Jean-Christophe Victor (30 May 1947 – 28 December 2016) was a political scientist focusing on international relations. He was the son of the polar explorer Paul-Emile Victor and the television producer Éliane Decrais. He earned master's degrees in Chinese at the National Institute for Oriental Languages and Civilizations, and in political sciences at the University of Paris-1 (1982), as well as a PhD in ethnology on Nepal. He was posted as a diplomat in Afghanistan, worked as policy adviser at NATO in Brussels, and for the Policy Planning Office at the French Ministry of Foreign Affairs.

He was the founder and the director of LEPAC, the Center for Political Studies and Cartographic Analysis, a Paris-based think tank. The LEPAC trains international managers in the corporate sector for companies such as Veolia, Vinci, Areva, British Petroleum, Cartier, and L’Oréal; and public sector organisations including RATP, Council of Europe, and the European Union.

Victor taught geopolitics in France and in several foreign universities.

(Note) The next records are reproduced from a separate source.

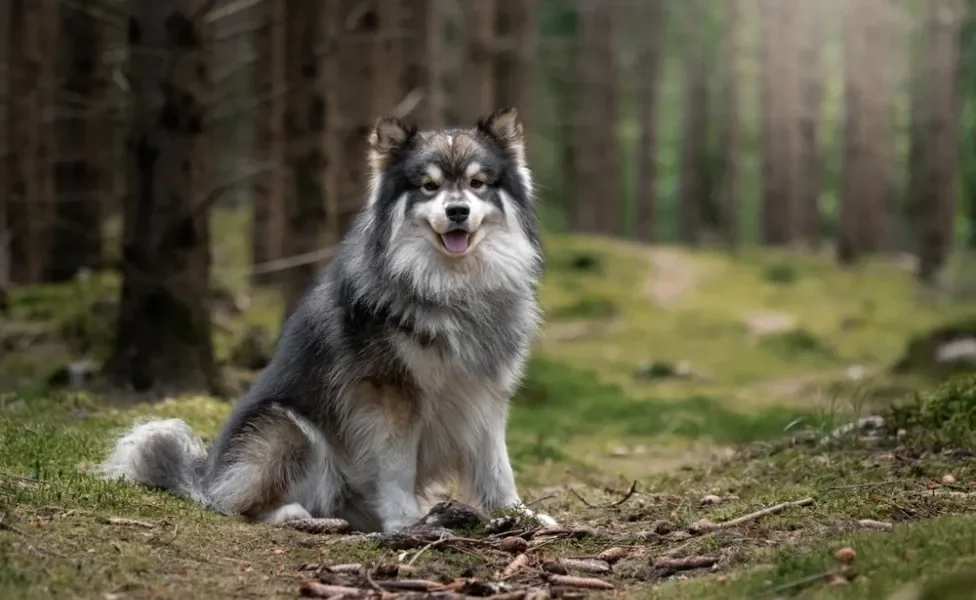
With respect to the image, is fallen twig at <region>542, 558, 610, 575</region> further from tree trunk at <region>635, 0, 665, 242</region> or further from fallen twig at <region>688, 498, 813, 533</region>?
tree trunk at <region>635, 0, 665, 242</region>

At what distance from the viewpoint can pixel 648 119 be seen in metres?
32.6

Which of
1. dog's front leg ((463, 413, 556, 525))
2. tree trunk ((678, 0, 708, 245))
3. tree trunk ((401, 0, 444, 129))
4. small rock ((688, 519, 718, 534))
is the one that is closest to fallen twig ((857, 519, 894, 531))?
small rock ((688, 519, 718, 534))

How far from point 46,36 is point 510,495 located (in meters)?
13.3

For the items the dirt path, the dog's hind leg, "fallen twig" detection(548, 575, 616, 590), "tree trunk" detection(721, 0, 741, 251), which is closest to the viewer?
"fallen twig" detection(548, 575, 616, 590)

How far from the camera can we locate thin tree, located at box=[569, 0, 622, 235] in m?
29.3

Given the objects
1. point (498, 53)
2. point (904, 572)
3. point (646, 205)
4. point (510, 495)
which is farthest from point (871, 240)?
point (904, 572)

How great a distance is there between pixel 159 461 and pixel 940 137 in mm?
20202

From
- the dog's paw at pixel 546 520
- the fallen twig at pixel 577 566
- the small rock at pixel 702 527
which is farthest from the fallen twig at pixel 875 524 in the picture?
the dog's paw at pixel 546 520

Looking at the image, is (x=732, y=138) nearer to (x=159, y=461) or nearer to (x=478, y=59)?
(x=478, y=59)

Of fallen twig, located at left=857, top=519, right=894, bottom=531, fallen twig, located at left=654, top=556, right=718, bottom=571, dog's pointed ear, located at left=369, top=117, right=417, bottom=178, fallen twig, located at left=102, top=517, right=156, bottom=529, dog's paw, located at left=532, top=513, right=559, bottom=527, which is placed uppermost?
dog's pointed ear, located at left=369, top=117, right=417, bottom=178

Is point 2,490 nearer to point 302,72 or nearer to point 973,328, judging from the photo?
point 302,72

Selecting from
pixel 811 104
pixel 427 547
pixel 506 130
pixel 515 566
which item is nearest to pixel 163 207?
pixel 506 130

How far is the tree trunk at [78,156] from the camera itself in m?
16.6

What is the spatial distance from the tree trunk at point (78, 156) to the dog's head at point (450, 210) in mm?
11037
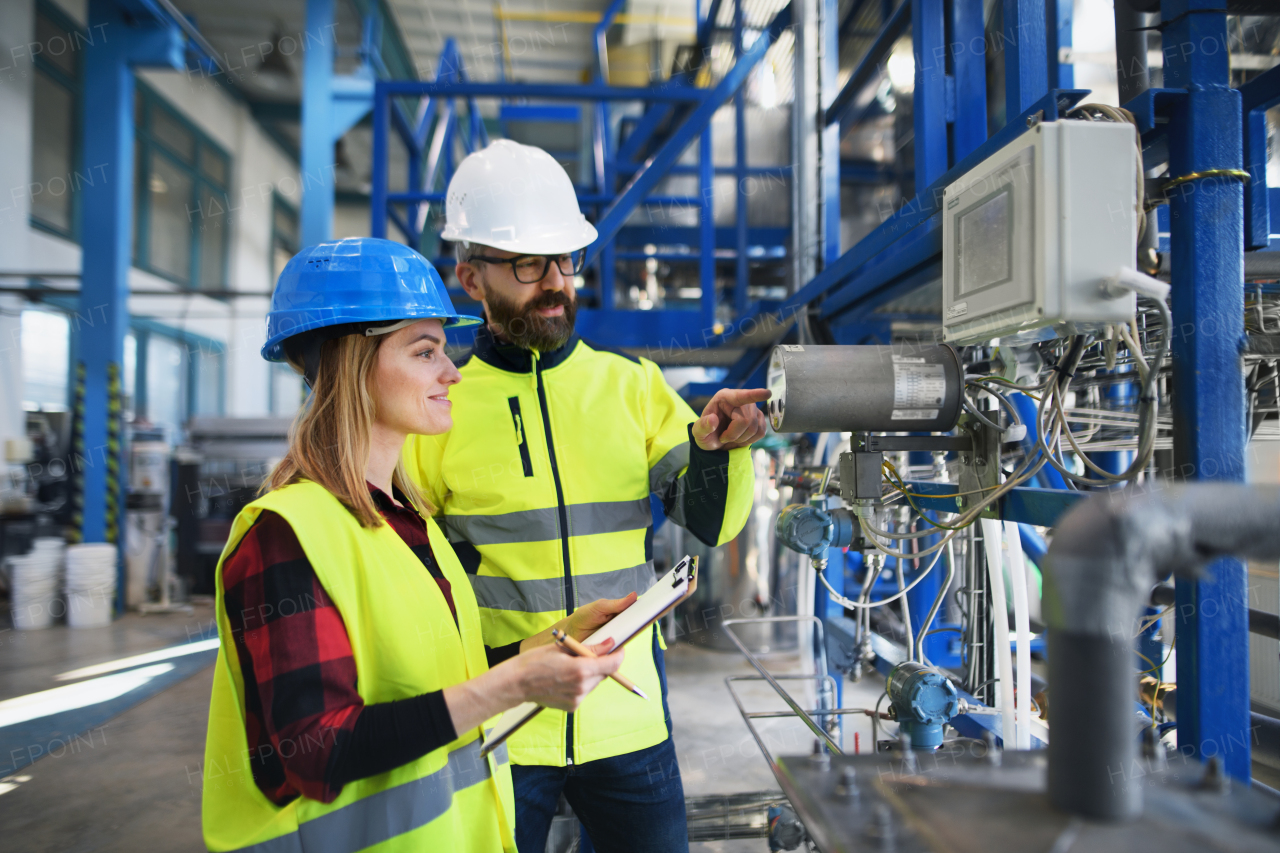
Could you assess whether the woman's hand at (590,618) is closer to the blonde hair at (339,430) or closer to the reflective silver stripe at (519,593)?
the reflective silver stripe at (519,593)

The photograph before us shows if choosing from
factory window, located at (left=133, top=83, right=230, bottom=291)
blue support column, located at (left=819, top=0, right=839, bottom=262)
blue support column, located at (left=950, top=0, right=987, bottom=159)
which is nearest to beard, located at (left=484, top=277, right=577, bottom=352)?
blue support column, located at (left=950, top=0, right=987, bottom=159)

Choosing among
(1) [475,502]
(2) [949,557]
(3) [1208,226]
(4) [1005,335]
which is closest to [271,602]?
(1) [475,502]

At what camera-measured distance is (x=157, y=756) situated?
12.0ft

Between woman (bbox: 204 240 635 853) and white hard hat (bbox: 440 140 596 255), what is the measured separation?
0.50 m

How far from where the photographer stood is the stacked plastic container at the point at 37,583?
18.6 ft

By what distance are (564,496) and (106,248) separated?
6.82 metres

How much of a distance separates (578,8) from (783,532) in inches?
372

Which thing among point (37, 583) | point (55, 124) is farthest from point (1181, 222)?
point (55, 124)

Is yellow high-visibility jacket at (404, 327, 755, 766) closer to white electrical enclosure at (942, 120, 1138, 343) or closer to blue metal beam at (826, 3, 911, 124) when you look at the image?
white electrical enclosure at (942, 120, 1138, 343)

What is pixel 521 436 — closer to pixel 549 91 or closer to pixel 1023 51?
pixel 1023 51

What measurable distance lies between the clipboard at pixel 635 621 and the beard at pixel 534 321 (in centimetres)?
77

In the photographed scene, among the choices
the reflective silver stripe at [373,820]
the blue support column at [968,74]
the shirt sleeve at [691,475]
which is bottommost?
the reflective silver stripe at [373,820]

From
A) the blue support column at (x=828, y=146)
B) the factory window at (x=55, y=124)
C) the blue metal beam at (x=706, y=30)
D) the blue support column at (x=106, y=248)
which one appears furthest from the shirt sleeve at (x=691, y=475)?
the factory window at (x=55, y=124)

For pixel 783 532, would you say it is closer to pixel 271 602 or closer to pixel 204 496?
pixel 271 602
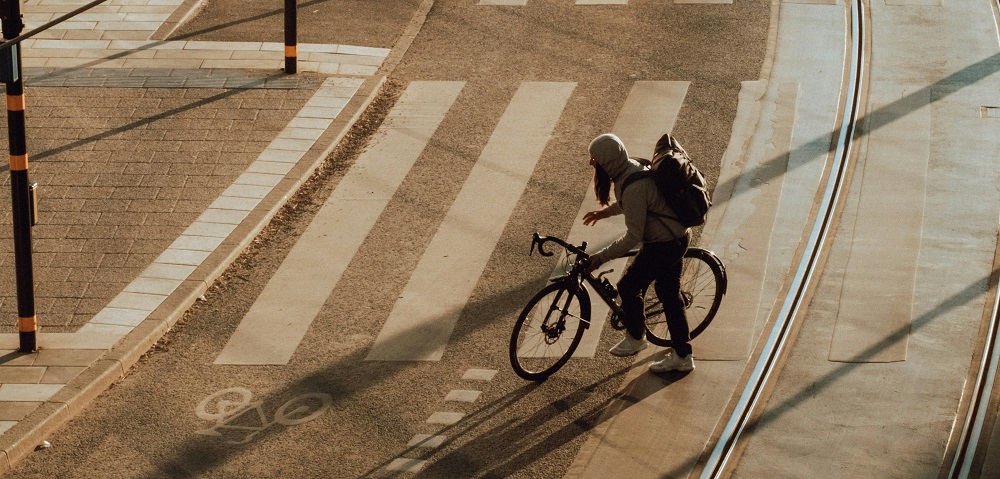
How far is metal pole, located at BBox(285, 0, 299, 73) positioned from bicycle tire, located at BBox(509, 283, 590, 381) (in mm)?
6775

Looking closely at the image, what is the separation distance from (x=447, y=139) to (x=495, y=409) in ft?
17.1

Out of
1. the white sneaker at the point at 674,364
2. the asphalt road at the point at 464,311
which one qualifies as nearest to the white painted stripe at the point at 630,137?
the asphalt road at the point at 464,311

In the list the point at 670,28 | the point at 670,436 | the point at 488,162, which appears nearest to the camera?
the point at 670,436

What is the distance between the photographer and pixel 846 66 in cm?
1507

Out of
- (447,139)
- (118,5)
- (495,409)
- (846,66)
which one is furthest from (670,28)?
(495,409)

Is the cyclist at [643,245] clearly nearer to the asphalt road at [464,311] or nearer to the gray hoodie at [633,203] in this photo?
the gray hoodie at [633,203]

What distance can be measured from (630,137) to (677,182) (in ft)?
16.2

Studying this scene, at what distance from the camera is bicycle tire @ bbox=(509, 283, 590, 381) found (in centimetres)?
915

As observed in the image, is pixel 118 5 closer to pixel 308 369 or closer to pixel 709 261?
pixel 308 369

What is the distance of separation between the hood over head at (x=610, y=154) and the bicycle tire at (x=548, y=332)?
97 cm

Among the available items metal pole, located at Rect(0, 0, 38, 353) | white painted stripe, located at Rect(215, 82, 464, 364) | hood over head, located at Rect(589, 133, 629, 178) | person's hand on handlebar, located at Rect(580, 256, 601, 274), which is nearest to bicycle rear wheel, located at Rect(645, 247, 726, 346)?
person's hand on handlebar, located at Rect(580, 256, 601, 274)

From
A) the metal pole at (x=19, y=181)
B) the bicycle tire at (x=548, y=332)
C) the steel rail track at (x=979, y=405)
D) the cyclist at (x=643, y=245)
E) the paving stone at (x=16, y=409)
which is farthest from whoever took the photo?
the metal pole at (x=19, y=181)

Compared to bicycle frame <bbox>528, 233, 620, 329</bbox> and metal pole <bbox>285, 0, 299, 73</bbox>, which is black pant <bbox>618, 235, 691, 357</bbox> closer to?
bicycle frame <bbox>528, 233, 620, 329</bbox>

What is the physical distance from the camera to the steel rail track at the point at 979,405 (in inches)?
322
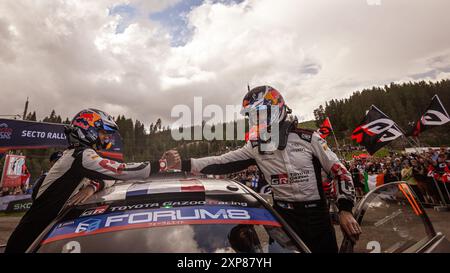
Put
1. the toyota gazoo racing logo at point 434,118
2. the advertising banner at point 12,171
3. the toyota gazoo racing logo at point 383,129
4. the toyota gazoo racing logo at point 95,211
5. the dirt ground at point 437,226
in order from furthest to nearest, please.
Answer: the advertising banner at point 12,171 < the toyota gazoo racing logo at point 383,129 < the toyota gazoo racing logo at point 434,118 < the dirt ground at point 437,226 < the toyota gazoo racing logo at point 95,211

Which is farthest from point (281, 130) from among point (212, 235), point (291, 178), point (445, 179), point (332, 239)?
point (445, 179)

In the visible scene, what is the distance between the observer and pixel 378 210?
6.23 feet

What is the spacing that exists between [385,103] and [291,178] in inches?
3565

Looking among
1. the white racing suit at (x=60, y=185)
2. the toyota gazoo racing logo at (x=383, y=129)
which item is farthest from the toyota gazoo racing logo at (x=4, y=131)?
the toyota gazoo racing logo at (x=383, y=129)

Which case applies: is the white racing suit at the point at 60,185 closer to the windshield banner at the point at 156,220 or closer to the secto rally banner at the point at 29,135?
the windshield banner at the point at 156,220

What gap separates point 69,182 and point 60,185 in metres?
0.07

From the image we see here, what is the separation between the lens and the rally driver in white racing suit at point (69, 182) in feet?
7.32

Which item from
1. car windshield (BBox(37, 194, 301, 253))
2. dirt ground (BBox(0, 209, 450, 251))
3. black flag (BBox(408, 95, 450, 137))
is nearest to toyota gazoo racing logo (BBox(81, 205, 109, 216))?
car windshield (BBox(37, 194, 301, 253))

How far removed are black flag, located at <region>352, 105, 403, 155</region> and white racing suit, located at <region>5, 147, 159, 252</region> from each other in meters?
8.22

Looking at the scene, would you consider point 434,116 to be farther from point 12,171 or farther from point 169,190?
point 12,171

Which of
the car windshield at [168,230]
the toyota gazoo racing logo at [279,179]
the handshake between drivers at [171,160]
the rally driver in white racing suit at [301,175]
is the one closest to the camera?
the car windshield at [168,230]

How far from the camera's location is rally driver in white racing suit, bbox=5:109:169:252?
87.9 inches

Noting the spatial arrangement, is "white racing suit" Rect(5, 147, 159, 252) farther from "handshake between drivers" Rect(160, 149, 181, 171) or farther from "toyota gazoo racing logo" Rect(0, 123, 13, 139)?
"toyota gazoo racing logo" Rect(0, 123, 13, 139)
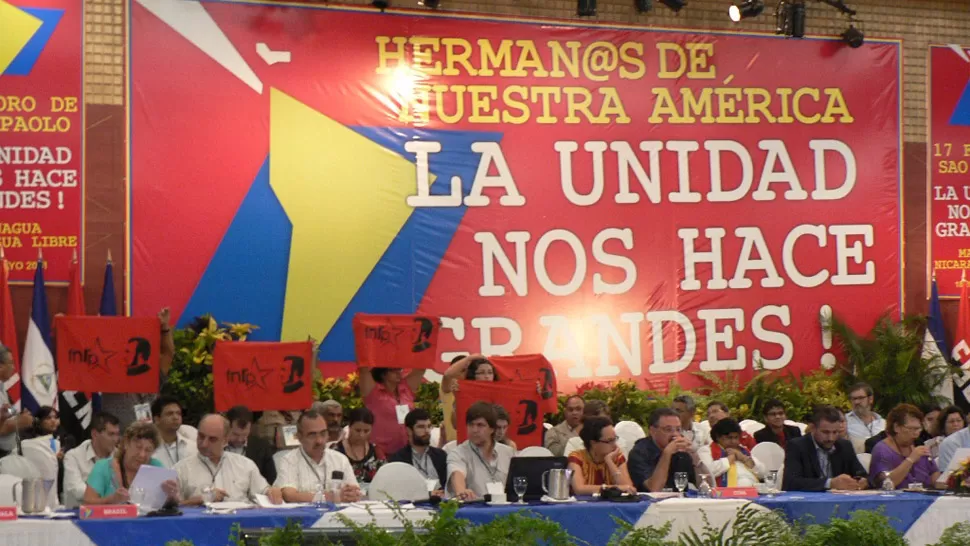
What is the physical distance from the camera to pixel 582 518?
683 centimetres

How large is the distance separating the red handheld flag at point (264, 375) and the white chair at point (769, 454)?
3.03 meters

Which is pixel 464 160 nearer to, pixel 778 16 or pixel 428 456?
pixel 778 16

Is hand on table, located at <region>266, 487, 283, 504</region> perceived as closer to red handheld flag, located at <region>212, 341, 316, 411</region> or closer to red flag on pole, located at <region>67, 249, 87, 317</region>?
red handheld flag, located at <region>212, 341, 316, 411</region>

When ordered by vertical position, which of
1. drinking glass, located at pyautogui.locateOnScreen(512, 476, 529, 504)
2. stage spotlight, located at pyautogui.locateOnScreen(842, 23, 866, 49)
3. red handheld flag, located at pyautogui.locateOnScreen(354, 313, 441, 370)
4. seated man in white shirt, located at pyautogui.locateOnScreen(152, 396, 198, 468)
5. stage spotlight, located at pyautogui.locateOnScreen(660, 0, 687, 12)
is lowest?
drinking glass, located at pyautogui.locateOnScreen(512, 476, 529, 504)

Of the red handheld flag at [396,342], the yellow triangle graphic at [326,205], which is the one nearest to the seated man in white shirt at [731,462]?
the red handheld flag at [396,342]

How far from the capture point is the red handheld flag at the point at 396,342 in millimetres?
10250

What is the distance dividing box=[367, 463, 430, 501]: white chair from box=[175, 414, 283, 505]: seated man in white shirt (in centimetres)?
58

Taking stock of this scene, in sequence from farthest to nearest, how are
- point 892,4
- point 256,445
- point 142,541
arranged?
point 892,4 < point 256,445 < point 142,541

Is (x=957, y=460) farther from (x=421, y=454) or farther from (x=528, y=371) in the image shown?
(x=528, y=371)

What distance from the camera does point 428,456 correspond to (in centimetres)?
852

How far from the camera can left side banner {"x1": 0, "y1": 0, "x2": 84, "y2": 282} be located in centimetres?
1082

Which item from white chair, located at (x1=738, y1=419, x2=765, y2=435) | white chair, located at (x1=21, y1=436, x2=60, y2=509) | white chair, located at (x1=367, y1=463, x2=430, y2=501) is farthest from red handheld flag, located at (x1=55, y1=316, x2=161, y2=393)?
white chair, located at (x1=738, y1=419, x2=765, y2=435)

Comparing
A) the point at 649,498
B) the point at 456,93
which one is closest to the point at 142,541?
the point at 649,498

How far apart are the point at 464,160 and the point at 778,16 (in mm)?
3222
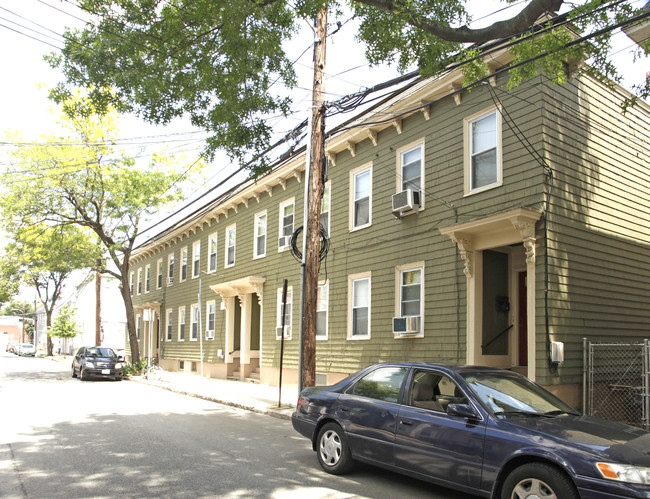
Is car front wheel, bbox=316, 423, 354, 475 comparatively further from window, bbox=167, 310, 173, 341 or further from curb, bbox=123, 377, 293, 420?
window, bbox=167, 310, 173, 341

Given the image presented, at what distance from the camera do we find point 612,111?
12664mm

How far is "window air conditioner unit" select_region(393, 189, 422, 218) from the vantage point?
13109 millimetres

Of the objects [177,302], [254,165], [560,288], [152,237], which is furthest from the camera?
[152,237]

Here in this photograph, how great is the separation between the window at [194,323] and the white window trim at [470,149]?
17.5 meters

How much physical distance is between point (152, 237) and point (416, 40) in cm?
2583

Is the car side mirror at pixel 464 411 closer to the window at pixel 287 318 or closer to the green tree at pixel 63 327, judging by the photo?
the window at pixel 287 318

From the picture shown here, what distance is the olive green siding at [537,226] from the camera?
35.1 feet

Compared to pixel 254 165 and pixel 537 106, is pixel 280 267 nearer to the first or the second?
pixel 254 165

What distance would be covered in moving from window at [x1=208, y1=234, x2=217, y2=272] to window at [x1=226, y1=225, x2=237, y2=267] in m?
1.39

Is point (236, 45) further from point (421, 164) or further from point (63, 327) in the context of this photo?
point (63, 327)

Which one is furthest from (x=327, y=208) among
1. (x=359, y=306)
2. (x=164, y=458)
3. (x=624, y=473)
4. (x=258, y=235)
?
(x=624, y=473)

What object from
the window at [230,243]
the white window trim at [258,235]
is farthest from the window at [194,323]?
the white window trim at [258,235]

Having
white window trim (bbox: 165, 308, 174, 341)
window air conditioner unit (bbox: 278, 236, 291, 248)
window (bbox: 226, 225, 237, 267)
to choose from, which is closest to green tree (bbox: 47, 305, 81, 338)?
white window trim (bbox: 165, 308, 174, 341)

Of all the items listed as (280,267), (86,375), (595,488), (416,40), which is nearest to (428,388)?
(595,488)
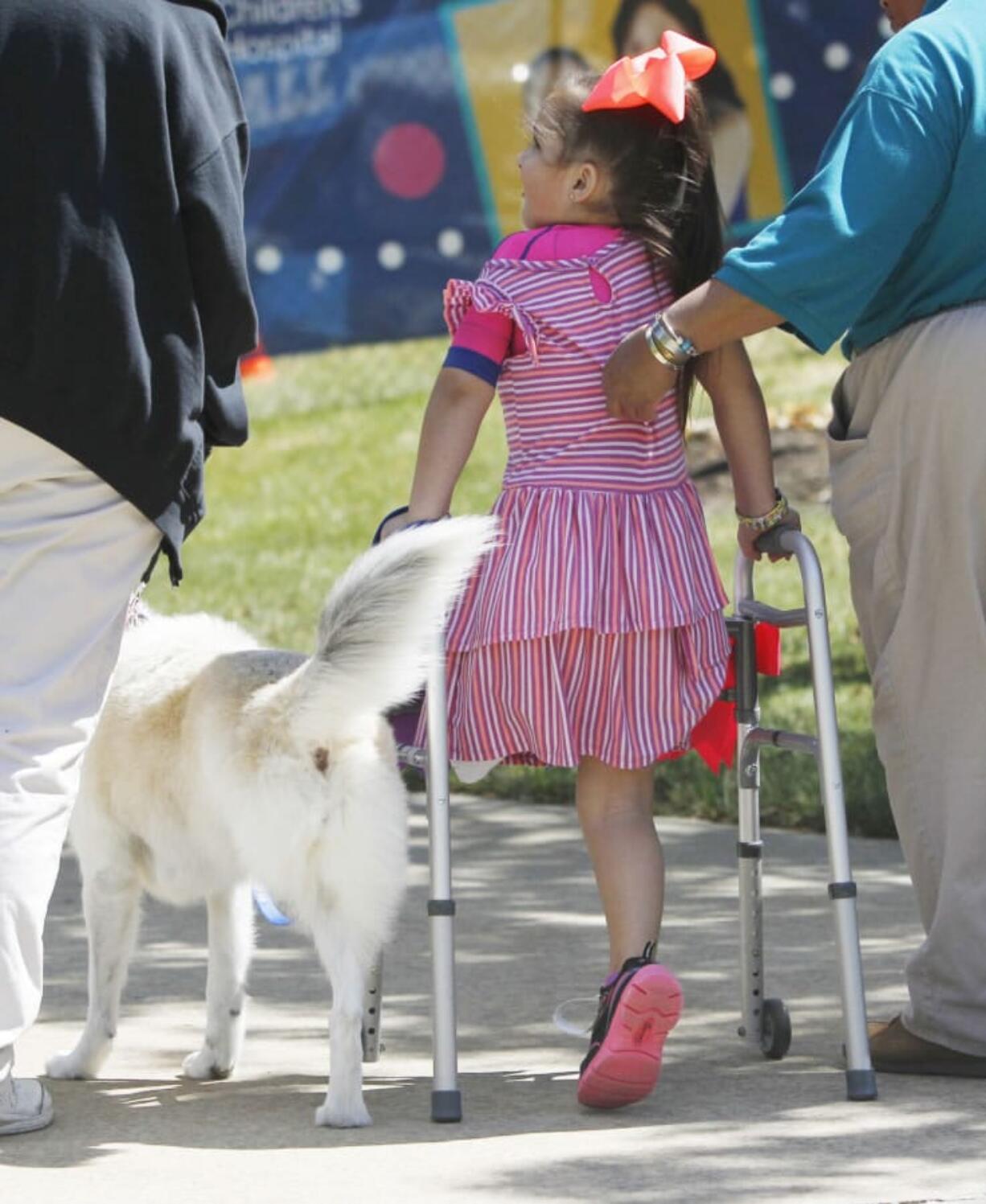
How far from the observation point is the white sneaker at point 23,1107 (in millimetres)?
3736

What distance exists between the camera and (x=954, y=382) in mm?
3975

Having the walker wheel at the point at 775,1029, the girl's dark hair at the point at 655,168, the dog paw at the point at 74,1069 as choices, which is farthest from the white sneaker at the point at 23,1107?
the girl's dark hair at the point at 655,168

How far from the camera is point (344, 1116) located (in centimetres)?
380

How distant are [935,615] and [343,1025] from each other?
56.8 inches

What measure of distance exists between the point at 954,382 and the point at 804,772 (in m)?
3.13

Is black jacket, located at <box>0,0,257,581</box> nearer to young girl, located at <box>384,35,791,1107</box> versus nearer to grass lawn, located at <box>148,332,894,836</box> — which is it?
Result: young girl, located at <box>384,35,791,1107</box>

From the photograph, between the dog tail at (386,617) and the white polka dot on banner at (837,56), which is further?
the white polka dot on banner at (837,56)

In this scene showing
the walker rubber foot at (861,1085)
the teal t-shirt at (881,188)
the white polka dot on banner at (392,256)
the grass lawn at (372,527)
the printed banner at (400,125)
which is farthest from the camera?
the white polka dot on banner at (392,256)

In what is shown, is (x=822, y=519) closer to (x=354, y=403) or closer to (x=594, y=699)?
(x=354, y=403)

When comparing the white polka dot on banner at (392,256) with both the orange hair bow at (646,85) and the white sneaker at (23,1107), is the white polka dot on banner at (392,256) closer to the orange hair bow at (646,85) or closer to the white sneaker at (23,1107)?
the orange hair bow at (646,85)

The last books he authored on geopolitics are:

 "Le dessous des cartes : Itinéraires géopolitiques" (Beneath the Maps: Geopolitical Routes) 2011, Paris
 "Political Atlas for Teenagers" 2010 ; Paris
 "Atlas for a Changing World" 2008, Paris, Berlin, Seoul, Tokyo, Taipei.

He was the author of a weekly program on the Franco-German channel ARTE and the French international channel TV5Monde, dealing with geopolitics: "Le dessous des cartes" ("Beneath the Maps").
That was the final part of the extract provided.